Editor's note: This transcript is a lightly edited rendering of the original audio/video content. It may contain errors, informal language, or omissions as spoken in the original recording.

ACT: Based on your experience integrating data and technology, what operational shift will most impact trial execution in 2026?

Andrus: Thanks for the question. As I look at 2026 and what we’re hearing from current customers, prospective customers, and even through my role with the Society for Clinical Data Management—where I sit on the board and executive committee—there is definitely a significant shift toward how we can leverage site-based technologies for downstream clinical trial effectiveness.

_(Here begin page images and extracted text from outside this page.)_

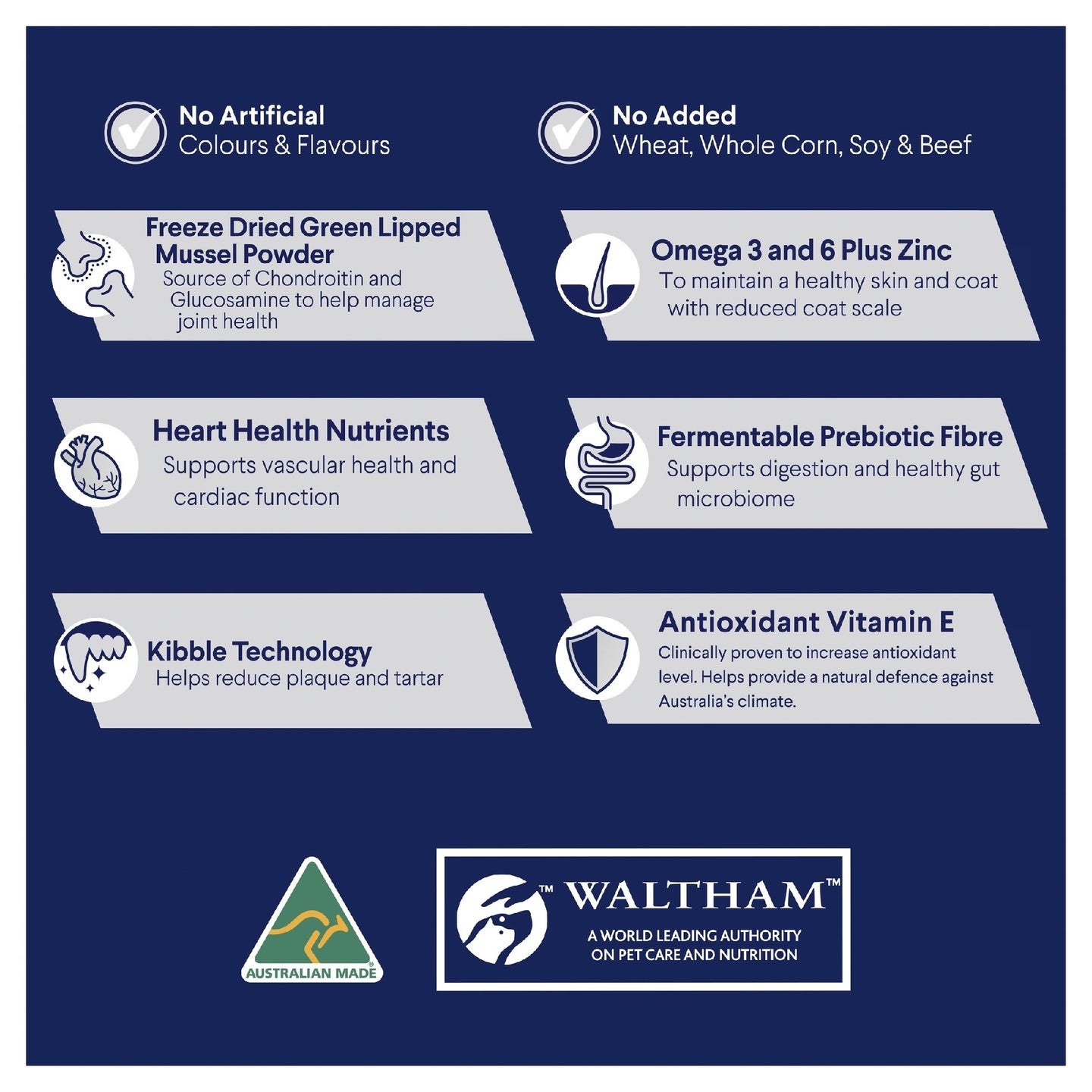 No Artificial
Colours & Flavours

No Added
Wheat, Whole Corn, Soy & Beef

Freeze Dried Green Lipped Mussel Powder
Source of Chondroitin and Glucosamine to help manage joint health

Omega 3 and 6 Plus Zinc
To maintain a healthy skin and coat with reduced coat scale

Heart Health Nutrients
Supports vascular health and cardiac function

Fermentable Prebiotic Fibre
Supports digestion and healthy gut microbiome

Kibble Technology
Helps reduce plaque and tartar

Antioxidant Vitamin E
Clinically proven to increase antioxidant level. Helps provide a natural defence against Australia's climate.

AUSTRALIAN MADE

™ WALTHAM™
A WORLD LEADING AUTHORITY ON PET CARE AND NUTRITION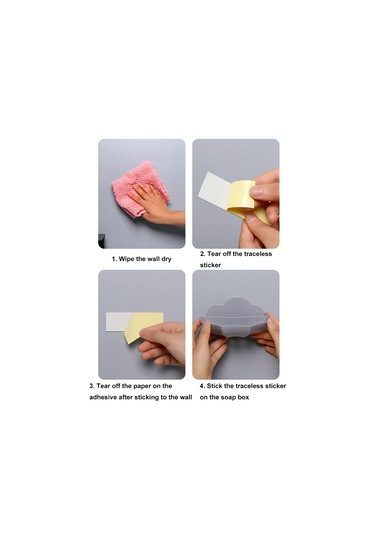 1. Wipe the wall dry

2. Tear off the traceless sticker

3. Tear off the paper on the adhesive after sticking to the wall

4. Stick the traceless sticker on the soap box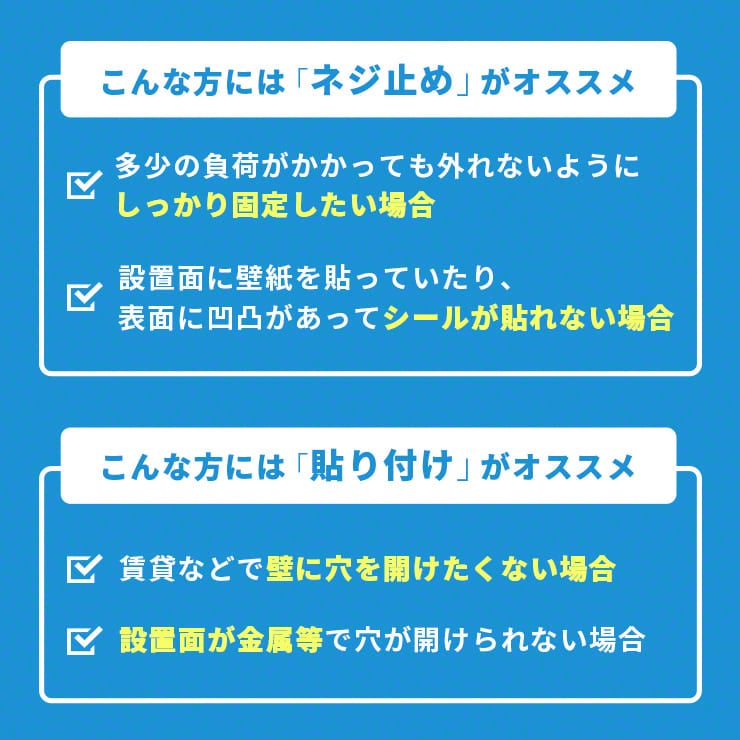 こんな方には「ネジ止め」がオススメ

☑ 多少の負荷がかかっても外れないようにしっかり固定したい場合

☑ 設置面に壁紙を貼っていたり、表面に凹凸があってシールが貼れない場合

こんな方には「貼り付け」がオススメ

☑ 賃貸などで壁に穴を開けたくない場合

☑ 設置面が金属等で穴が開けられない場合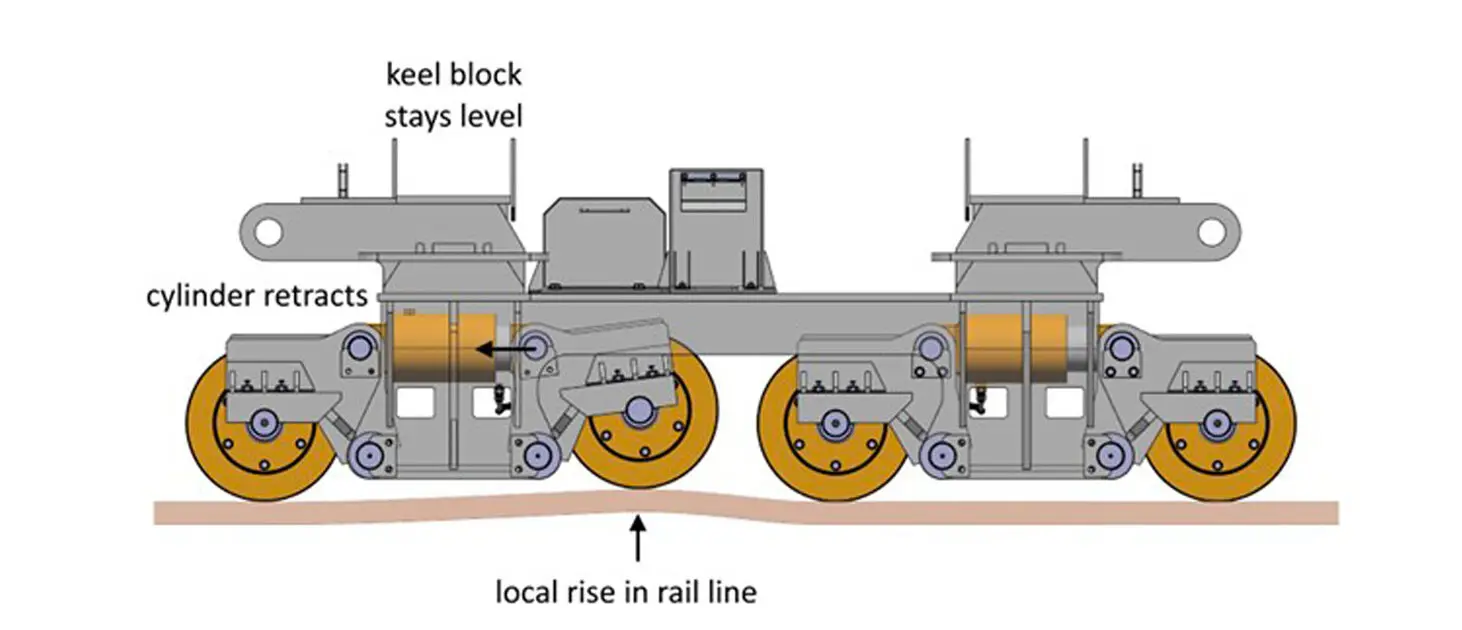 keel block
stays level

cylinder retracts

local rise in rail line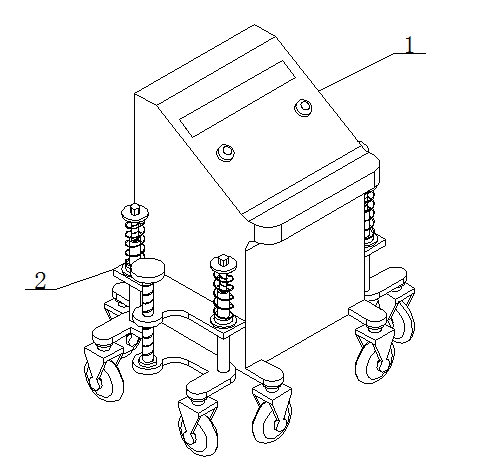 1

2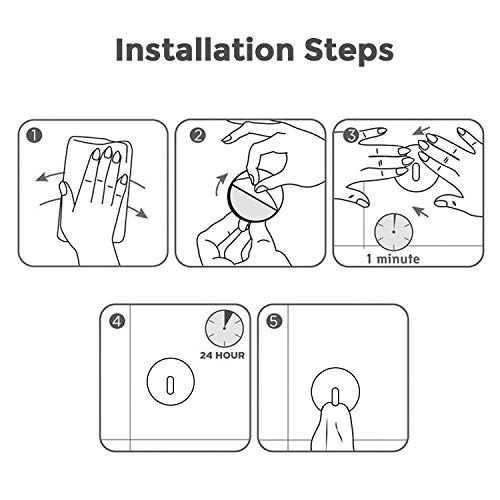 Installation Steps

1

2

3

1 minute

4

24 HOUR

5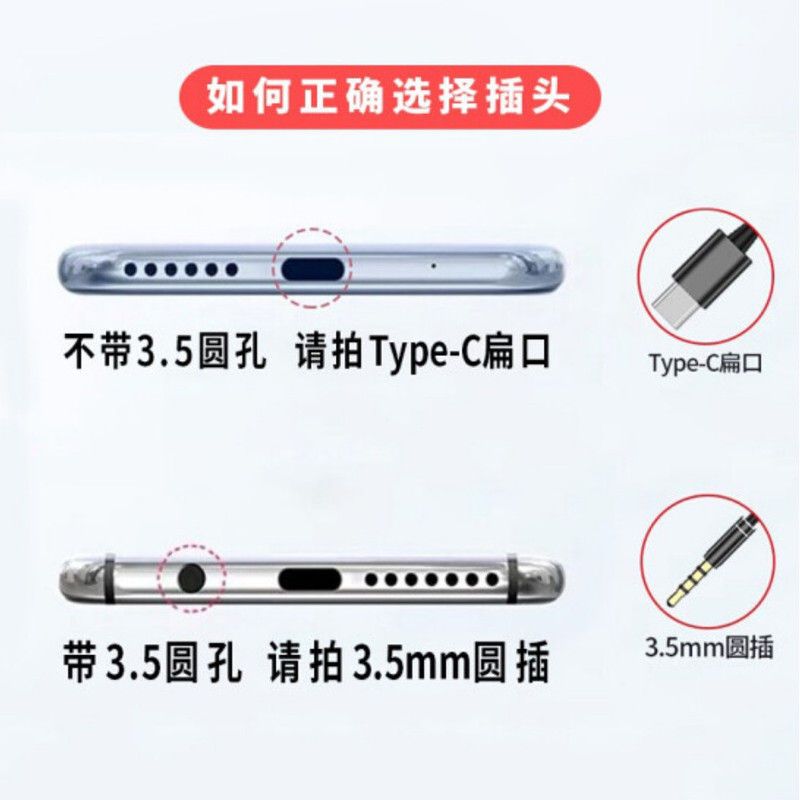 如何正确选择插头

不带3.5圆孔 请拍Type-C扁口

Type-C扁口

带3.5圆孔 请拍3.5mm圆插

3.5mm圆插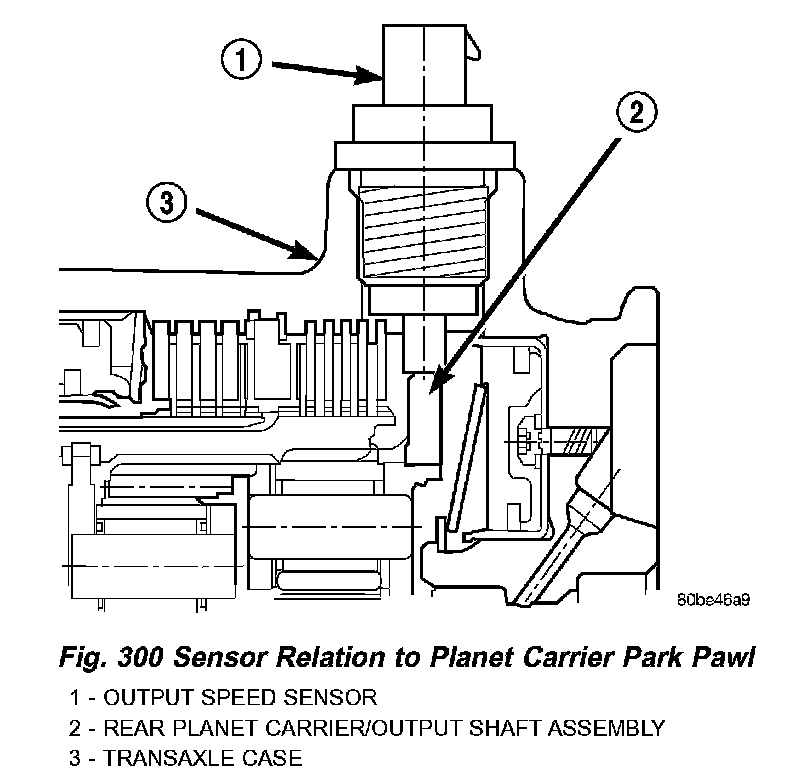 1

2

3

80be46a9

Fig. 300 Sensor Relation to Planet Carrier Park Pawl

1 - OUTPUT SPEED SENSOR
2 - REAR PLANET CARRIER/OUTPUT SHAFT ASSEMBLY
3 - TRANSAXLE CASE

I think there is a very concerted focus on ensuring data quality, compliance, and patient data reliability at the point of patient encounter. That is going to be hyper critical in 2026. Making sure that, as data are initially collected, there is the highest level of quality and compliance requires tools and technologies that sites can rely on and sponsors can trust.

If I reflect back over the past 30 years, we really haven’t changed that dramatically in how data are collected. Many sites are still using paper or a mix of tools and technologies. There is a lot of discussion around electronic medical records, and while they serve a purpose, they are not fully aligned to protocol-driven data collection.

Ultimately, sites need tools that allow them to collect source data in a way that is trustworthy and then feed that data downstream into sponsor systems like EDC and, eventually, clinical data warehouses. There is also a broader shift happening from traditional clinical data management to clinical data science—applying analytics, identifying trends and outliers, and evaluating data in aggregate.

So overall, in 2026, I expect a continued push toward robust, trustworthy electronic systems at the clinical research site level.